Is it the same thing? Technically, not. An array is NOT a pointer. An array is implemented internally as a pointer, but an array is NOT equivalent to a pointer. (If you don't believe me take the sizeof an array and of a pointer to the same data type as that array.
With that being said, you do indeed have the correct idea.
char *ary[] as you put it, is indeed the way to declare an array of strings. The key difference here is that you will need to give this array a size at compile time. char** can be made to act as an array using dynamic memory allocation (malloc, calloc etc.) BUT it is also has another purpose. It is indeed a pointer to a pointer which means that if it appears in a function prototype it has a dual meaning. The function may accept a two-d ary, OR a pointer by reference.

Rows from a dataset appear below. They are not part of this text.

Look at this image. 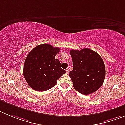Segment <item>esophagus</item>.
<instances>
[{
    "label": "esophagus",
    "mask_w": 125,
    "mask_h": 125,
    "mask_svg": "<svg viewBox=\"0 0 125 125\" xmlns=\"http://www.w3.org/2000/svg\"><path fill=\"white\" fill-rule=\"evenodd\" d=\"M69 72H70V70H69V69H68V68H67V69H66V73H69Z\"/></svg>",
    "instance_id": "obj_1"
}]
</instances>
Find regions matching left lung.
<instances>
[{"label":"left lung","instance_id":"left-lung-1","mask_svg":"<svg viewBox=\"0 0 125 125\" xmlns=\"http://www.w3.org/2000/svg\"><path fill=\"white\" fill-rule=\"evenodd\" d=\"M73 70L70 72L74 89L84 95L94 93L104 81L105 68L97 52L87 48L71 50Z\"/></svg>","mask_w":125,"mask_h":125}]
</instances>
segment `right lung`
Instances as JSON below:
<instances>
[{"mask_svg":"<svg viewBox=\"0 0 125 125\" xmlns=\"http://www.w3.org/2000/svg\"><path fill=\"white\" fill-rule=\"evenodd\" d=\"M59 47L49 44L36 46L27 55L23 67V76L29 86L38 91H45L55 86L57 80L66 73L55 55Z\"/></svg>","mask_w":125,"mask_h":125,"instance_id":"add662e5","label":"right lung"}]
</instances>
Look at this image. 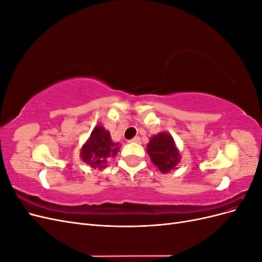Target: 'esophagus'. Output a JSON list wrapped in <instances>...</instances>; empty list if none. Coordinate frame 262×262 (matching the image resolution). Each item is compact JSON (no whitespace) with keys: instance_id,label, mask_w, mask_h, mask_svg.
I'll use <instances>...</instances> for the list:
<instances>
[{"instance_id":"1","label":"esophagus","mask_w":262,"mask_h":262,"mask_svg":"<svg viewBox=\"0 0 262 262\" xmlns=\"http://www.w3.org/2000/svg\"><path fill=\"white\" fill-rule=\"evenodd\" d=\"M130 142H136V143H140L141 139H140V137H136V138H133L132 140H130Z\"/></svg>"}]
</instances>
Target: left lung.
<instances>
[{
	"mask_svg": "<svg viewBox=\"0 0 262 262\" xmlns=\"http://www.w3.org/2000/svg\"><path fill=\"white\" fill-rule=\"evenodd\" d=\"M146 150L150 161L163 173L176 169L181 160L175 140L167 132H160L150 138Z\"/></svg>",
	"mask_w": 262,
	"mask_h": 262,
	"instance_id": "1",
	"label": "left lung"
}]
</instances>
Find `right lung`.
Masks as SVG:
<instances>
[{"label": "right lung", "mask_w": 262, "mask_h": 262, "mask_svg": "<svg viewBox=\"0 0 262 262\" xmlns=\"http://www.w3.org/2000/svg\"><path fill=\"white\" fill-rule=\"evenodd\" d=\"M119 143L114 142L110 137V132L101 124L93 129L90 138L81 148V160L89 164L92 168H105L108 158L117 155Z\"/></svg>", "instance_id": "add662e5"}]
</instances>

The same way you pass an integer by reference.
If you pass a char** into a function then if that char pointer points to a valid character pointer which then in turn points to a character than yes that is true, however, you will need to note the difference conceptually between a 2-D array and a table of values. You should think of a 2-D array as a serpate row of pointers to arrays
const char ary[10][10];
ary[0] = "Hello" assigns the entire string to this array
ary[0] --------> ary[][0] which is H. Note that this is not the correct syntax, but for idea's sake consider the first number the value of the first pointer I.E. to which array it points. Then after being dereferenced, you are working with a char* so you can think of it as an array of char at that point.
You final last question. Funtion prototypes do not distinugish between char* ar[] and char**. They can be treated differently by the programmer within the funcition, but as far is it is concerned it is receiving a pointer to a character pointer. How you increment, dereference it is up to you.